CAUTION! Brutality discussed below.
Winner of the Best Director in 2013’s Cannes Film Festival, director/writer Amat Escalante’s film starts with one of the most arresting opening scenes ever. On the metal floor in the back of a pick-up as it bumps along a dusty road, a boot crushes a bloodied head. It’s a very long take and eventually the camera pulls back to show there are two bodies, both bloodstained, one half-naked – maybe unconscious, maybe dead. When it eventually stops, one body is taken out by a group of men in uniform and hanged, dangled from a pedestrian bridge over a road.
It’s Escalante’s third movie after Sangre and Los Bastardos, set in Guanajuato where he grew up, a region where drug violence is notoriously rife. He says people there live in fear, and killings, decapitations and hangings are shown without restraint in the media. All the parts are played by non-professional actors, except for Ramon Alvarez, and Escalante gets powerful performances from them.
Of the resonant opening scene, Escalente says, “I always intended to start the film with this image: a man hanging above a bridge. This image is very common in Mexico. You see that sort of thing all the time in newspapers. I wanted to show it outside of its context, and then go back along the narrative thread to reveal the reality it encloses. Behind each image like that, there is a human tragedy, innocent victims of indiscriminate violence. In short, a story that has to be told, otherwise people will always reassure themselves by thinking that the man hanging above that bridge deserved it.”
(written excerpt by ALEXA DALBY )
A couple in a troubled marriage locate a meteorite, initiating an encounter with a mysterious creature.
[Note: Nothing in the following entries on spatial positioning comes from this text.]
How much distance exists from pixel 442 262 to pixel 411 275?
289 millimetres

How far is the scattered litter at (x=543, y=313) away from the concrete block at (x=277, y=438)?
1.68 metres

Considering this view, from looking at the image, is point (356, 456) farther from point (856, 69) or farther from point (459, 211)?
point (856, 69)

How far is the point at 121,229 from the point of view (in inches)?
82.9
Their lives are turned upside down by the discovery of the creature, which is a source of both pleasure and destruction.
Thick with a heady fog of lustful yearning, Amat Escalante’s The Untamed probes humanity’s collective fears and hypocrisies around sex while preserving the fundamental strangeness of the libido, the way it ruptures our naïvely constructed notions of righteousness and decency even as it’s routinely suppressed by them. Beneath the thin patina of civilization lies the boiling cauldron of carnality, which, in Escalante’s lunatic vision, is physically embodied by a monstrous, phallus-tentacled alien life form that gives some people untold sexual gratification and causes unspeakable violence to others.
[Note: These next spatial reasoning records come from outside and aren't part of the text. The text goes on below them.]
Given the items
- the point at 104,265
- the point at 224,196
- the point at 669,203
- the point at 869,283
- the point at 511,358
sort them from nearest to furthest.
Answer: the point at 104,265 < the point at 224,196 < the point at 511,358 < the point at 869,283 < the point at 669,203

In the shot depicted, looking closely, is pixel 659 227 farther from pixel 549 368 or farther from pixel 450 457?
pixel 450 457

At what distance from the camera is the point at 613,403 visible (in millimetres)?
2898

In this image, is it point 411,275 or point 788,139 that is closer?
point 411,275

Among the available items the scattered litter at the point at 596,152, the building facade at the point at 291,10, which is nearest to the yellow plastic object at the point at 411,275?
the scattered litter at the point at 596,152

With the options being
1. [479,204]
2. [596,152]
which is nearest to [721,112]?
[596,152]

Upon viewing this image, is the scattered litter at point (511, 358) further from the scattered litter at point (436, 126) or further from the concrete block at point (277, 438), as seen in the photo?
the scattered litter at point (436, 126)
We first glimpse the alien in the film’s startling opening sequence, which shows a meteorite lurching through space, a woman being pleasured by a tentacle, and the woman, bleeding from a gash on her side, limping through a thick mist to her motorcycle. These images teem with an ominous portent that lingers throughout The Untamed, even as Escalante shifts his focus away from the mysterious extraterrestrial and toward a social-realist melodrama centering on the densely interlocking relationships of his main characters.